*What this task involves*: Copy the records below line for line, changing nothing.

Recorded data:
----------
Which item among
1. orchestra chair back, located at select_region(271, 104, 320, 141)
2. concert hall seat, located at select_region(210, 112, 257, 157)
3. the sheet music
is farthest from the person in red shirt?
----------
*Task response*:
Which item among
1. orchestra chair back, located at select_region(271, 104, 320, 141)
2. concert hall seat, located at select_region(210, 112, 257, 157)
3. the sheet music
is farthest from the person in red shirt?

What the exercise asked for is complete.